Lily Sullivan


The Los Angeles-based designer Brian Thoreen is a veteran of the art world, having worked across architecture and design for a number of years. Two-and-a-half years ago, he left the design firm that he founded to begin working with furniture, taking inspiration from each step of his career: “experimenting, art, relationships, skateboards, jobs, switching careers, research, learning, mentors, good teachers, bad teachers, good clients, bad clients, and everything else.” Noting the importance of standards and philosophy in design no matter the scale, his approach did not change as he approached his furniture collection.

Thoreen’s first solo show “Unsettled” is a testament to his career, with each piece as precise as it is surreal. The guidelines around which the works were built are an integral component of the composition. Free of fasteners, the designs are forthright, relying “solely on the weight, balance, and integrity of each component,” explains Thoreen. Similar to his design process is the treatment of materials, as he prefers to work in the purest state—allowing a conversation to happen between the materials and designs, the two informing each other as the piece develops. “Constantly refining each form, material, and moment of contact without compromise in this way allows each piece to maintain its own sense of purpose,” Thoreen states further.

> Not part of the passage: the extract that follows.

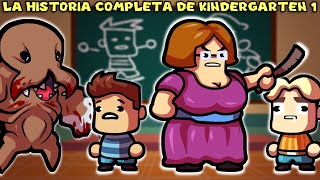 La Historia Completa y Explicada de Kindergarten 1 - Pepe el Mago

Brian Thoreen, Shift Table, 2017.

Dialogue exists not just between the materiality and design of each piece, but also among the pieces, working together to complete the collection. Whether it is similar finishings or elemental principles, each work is as abstract as it is real. The Reaching Console stretches to meet while its delicate glass is cornered by a larger brass piece. The Cantilever Tables offer a similar tension, as the glass is suspended in air, pressed together by stone and metal pieces. A series of vessels speak to the larger pieces throughout the gallery by offering the same refined tension.

When examining each precarious piece, viewers are struck with the same flood of heightened emotion. Delicate yet grounded, our fear is quickly dissuaded by the solidity of the form, with a level of structural honesty and integrity that becomes part of the viewing experience. “The idea was to create forms and components that cannot function on their own without the support of the other components while at the same time creating as much tension as possible between the materials, the balance, and the weight,” Thoreen says. The show’s title, which originally reflected the anxious and uneasy feeling of the artist at the time this collection began in a seemingly uncharted space, grew to describe the pieces themselves—three-dimensional representations of that feeling—graphic, dangerous, and unsettled.

“Unsettled” is on view through March at Patrick Parrish, 50 Lispenard Street, New York.

Brian Thoreen, "Unsettled," installation view, 2017.